The autonomic nervous system, including the sympathetic and parasympathetic nervous systems, inhibits the inflammatory response regionally via the innervation of lymphoid organs. Noradrenaline, released by the sympathetic nervous system, inhibits the production of inflammatory cytokines by dendritic cells and macrophages, as well as the chemotactic response of dendritic cells to CCR7 ligands. Sympathetic neurons release neuropeptide Y (NPY), an inhibitor of natural killer cell activation. Sympathetic neurons also release noradrenaline and NPY in response to inflammatory mediators such as interleukin-1 and tumor necrosis factor; this may produce negative feedback that switches off the immune response.

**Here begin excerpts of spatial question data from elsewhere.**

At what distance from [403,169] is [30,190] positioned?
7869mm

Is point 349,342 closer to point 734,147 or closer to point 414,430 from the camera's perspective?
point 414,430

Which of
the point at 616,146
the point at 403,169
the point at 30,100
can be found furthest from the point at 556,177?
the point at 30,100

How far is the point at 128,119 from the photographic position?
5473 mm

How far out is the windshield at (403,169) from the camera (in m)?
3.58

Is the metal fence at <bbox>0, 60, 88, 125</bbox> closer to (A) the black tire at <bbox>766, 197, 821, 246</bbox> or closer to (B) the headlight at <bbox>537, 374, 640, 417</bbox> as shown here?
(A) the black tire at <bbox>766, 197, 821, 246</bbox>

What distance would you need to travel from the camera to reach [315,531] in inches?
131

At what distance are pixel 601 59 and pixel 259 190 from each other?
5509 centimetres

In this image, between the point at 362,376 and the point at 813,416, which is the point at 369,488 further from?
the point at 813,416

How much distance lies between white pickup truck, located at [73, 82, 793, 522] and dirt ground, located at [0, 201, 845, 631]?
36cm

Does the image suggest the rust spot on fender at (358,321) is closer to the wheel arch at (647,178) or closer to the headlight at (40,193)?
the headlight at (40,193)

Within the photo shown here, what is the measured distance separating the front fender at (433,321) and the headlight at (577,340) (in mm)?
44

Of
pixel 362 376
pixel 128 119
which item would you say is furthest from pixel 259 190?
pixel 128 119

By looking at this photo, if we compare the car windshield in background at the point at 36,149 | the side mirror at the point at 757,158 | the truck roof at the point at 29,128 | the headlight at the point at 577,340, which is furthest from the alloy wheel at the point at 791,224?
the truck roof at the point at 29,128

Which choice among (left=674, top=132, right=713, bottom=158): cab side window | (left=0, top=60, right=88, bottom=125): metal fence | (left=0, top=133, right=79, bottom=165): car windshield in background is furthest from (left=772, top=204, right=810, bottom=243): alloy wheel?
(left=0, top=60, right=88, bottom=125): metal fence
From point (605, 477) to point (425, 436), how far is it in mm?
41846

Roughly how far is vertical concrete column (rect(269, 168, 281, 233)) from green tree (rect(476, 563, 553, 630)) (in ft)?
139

The parasympathetic nervous system releases acetylcholine, which can bind to nicotinic or muscarinic receptors. Nicotine, an agonist for the nicotinic acetylcholine receptor, has been shown to dampen macrophage cytokine production. Interestingly, although smoking has detrimental effects on the clinical course of Crohn's disease (CD), it seems to be somewhat beneficial in ulcerative colitis.4 The central nervous system controls inflammation systemically via the release of hormones from the adrenal glands connected to the hypothalamic–pituitary–adrenal axis. Glucocorticoids released by the adrenal glands are strong inhibitors of immune cells; they can suppress the proliferation and maturation of all immune cells and drive the switch from a Th1 type of response to a Th2 type.5

Because the immune and nervous systems closely interact, it is likely that inflammatory diseases have a nervous as well as an immune component. An understanding of these interactions could help in the development of new therapeutic strategies. Some investigators have described alterations in the enteric nervous system in the ileum or colon of CD patients, and the presence of myenteric plexitis in the proximal margins of an ileocolonic resection is prognostic of early endoscopic recurrence of CD.6 Mast cells in the GI tract act as mediators of the enteric nerve response. Activated mast cells release a wide range of neurotransmitters and other proinflammatory mediators. Deregulated mast-cell stimulation could lead to unwanted inflammation. Stress has been strongly correlated with mast-cell degranulation and insurgence of inflammatory bowel disease.7

Nearly 95% of an individual's serotonin is released in the gut. Mast cells and neuroendocrine cells release serotonin, which is fundamental for the secretory and motile activities of the gut but, depending on the receptor to which it binds, has disparate functions. Serotonin receptors are also expressed on immune cells and contribute to control of the immune response. The use of serotonin receptor inhibitors is common in the treatment of inflammatory bowel syndrome. In mice, deregulated parasympathetic function mimicking stress conditions has been associated with inflammatory bowel disease.8

In conclusion, the connection between the enteric nervous system and the immune system may play a fundamental role in controlling homeostasis of the gut. Deregulation at one or both levels can lead to gastrointestinal disorders related to food and/or bacteria tolerance induction, for example, obesity, anorexia, bulimia, inflammatory bowel disease, celiac disease, and inflammatory bowel syndrome. Hence, mucosal immunologists should not undervalue the contribution of the nervous system to both the basic and the more complex duties of our immune system.